▶ Record excerpts
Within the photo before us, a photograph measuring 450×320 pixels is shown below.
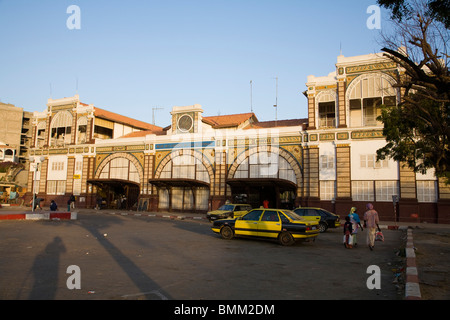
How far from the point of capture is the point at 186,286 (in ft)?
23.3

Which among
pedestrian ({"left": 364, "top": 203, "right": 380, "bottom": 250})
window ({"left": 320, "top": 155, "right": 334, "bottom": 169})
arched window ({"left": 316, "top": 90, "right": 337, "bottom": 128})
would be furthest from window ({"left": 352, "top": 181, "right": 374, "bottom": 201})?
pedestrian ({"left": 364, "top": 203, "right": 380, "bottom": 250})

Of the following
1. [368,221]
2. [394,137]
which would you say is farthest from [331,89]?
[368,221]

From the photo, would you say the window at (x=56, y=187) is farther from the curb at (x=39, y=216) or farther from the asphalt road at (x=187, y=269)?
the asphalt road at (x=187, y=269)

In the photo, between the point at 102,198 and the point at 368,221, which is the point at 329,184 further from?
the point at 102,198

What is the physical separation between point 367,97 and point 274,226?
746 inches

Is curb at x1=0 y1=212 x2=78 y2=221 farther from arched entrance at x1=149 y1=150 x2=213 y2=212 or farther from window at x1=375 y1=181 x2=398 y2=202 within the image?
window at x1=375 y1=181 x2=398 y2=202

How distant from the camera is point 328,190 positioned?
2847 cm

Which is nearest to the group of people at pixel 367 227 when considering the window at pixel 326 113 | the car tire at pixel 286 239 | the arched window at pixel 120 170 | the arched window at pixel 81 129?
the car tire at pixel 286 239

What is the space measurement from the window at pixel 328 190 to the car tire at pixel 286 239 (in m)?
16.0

---

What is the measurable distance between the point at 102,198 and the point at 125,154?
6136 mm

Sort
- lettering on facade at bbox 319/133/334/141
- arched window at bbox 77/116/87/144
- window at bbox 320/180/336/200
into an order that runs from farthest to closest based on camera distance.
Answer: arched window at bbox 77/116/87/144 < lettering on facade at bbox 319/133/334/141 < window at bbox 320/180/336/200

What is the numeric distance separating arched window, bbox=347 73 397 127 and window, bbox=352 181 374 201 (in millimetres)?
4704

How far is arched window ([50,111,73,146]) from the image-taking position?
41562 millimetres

▶ Exercise goal
Extract the records from the line containing "How far is arched" through the line containing "41562 millimetres", inclusive, and repeat them word for word.

▶ Output for this task
How far is arched window ([50,111,73,146]) from the image-taking position?
41562 millimetres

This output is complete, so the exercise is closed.